**Dataset content:**
⟨

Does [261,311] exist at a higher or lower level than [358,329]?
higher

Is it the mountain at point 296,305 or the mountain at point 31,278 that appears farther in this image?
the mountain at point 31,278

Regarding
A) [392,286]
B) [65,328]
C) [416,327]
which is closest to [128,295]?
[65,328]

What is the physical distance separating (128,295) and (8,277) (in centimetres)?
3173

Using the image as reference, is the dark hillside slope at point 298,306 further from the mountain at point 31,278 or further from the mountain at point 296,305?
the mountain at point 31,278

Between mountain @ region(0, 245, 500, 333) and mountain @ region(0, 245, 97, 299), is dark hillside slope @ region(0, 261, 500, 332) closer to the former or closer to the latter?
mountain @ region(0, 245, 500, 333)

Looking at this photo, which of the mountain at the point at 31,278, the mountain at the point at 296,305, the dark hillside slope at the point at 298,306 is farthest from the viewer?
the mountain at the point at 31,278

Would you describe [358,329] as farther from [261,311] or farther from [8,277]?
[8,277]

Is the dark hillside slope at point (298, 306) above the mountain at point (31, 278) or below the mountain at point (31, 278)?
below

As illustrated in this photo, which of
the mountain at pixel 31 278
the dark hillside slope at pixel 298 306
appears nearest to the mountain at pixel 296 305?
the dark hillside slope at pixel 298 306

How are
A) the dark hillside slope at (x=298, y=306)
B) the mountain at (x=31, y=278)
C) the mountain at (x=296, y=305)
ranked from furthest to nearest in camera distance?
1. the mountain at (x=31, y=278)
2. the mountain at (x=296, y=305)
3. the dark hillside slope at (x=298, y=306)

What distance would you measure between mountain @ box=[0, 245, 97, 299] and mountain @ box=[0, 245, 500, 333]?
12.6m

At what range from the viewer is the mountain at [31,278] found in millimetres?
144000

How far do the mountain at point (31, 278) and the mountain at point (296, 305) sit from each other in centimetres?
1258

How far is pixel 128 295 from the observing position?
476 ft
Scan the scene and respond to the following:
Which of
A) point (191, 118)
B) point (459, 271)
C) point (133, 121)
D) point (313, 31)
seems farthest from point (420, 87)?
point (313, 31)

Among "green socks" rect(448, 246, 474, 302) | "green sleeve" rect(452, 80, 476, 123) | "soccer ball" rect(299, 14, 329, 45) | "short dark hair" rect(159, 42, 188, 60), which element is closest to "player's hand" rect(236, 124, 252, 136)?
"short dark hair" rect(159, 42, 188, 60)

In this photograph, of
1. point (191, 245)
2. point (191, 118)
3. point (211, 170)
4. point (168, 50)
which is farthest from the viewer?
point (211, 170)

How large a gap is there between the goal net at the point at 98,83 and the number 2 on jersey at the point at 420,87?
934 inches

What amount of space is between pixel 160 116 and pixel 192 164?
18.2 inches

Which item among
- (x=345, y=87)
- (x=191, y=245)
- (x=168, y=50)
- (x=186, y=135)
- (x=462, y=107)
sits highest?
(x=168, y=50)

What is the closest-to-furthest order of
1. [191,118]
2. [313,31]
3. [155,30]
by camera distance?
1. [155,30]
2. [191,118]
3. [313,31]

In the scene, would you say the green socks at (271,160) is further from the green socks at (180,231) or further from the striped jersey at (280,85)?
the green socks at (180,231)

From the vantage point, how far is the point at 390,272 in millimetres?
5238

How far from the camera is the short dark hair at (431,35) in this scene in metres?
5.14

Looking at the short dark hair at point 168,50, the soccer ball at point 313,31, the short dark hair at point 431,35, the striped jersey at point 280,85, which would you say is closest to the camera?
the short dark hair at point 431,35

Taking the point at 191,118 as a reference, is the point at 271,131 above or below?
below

⟩

**The exercise:** Copy out the items word for word, starting with the line that contains "What is the closest-to-furthest order of" and continuing through the last line of the items.

**The completed task:**
What is the closest-to-furthest order of
1. [191,118]
2. [313,31]
3. [155,30]
by camera distance?
1. [155,30]
2. [191,118]
3. [313,31]

In the scene, would you say the green socks at (271,160) is further from the green socks at (180,231) or further from the striped jersey at (280,85)?
the green socks at (180,231)

From the vantage point, how far is the point at 390,272 in millimetres?
5238

How far from the camera is the short dark hair at (431,35) in this scene in metres?
5.14

Looking at the short dark hair at point 168,50, the soccer ball at point 313,31, the short dark hair at point 431,35, the striped jersey at point 280,85, which would you say is closest to the camera?
the short dark hair at point 431,35

Taking the point at 191,118 as a reference, is the point at 271,131 above or below?
below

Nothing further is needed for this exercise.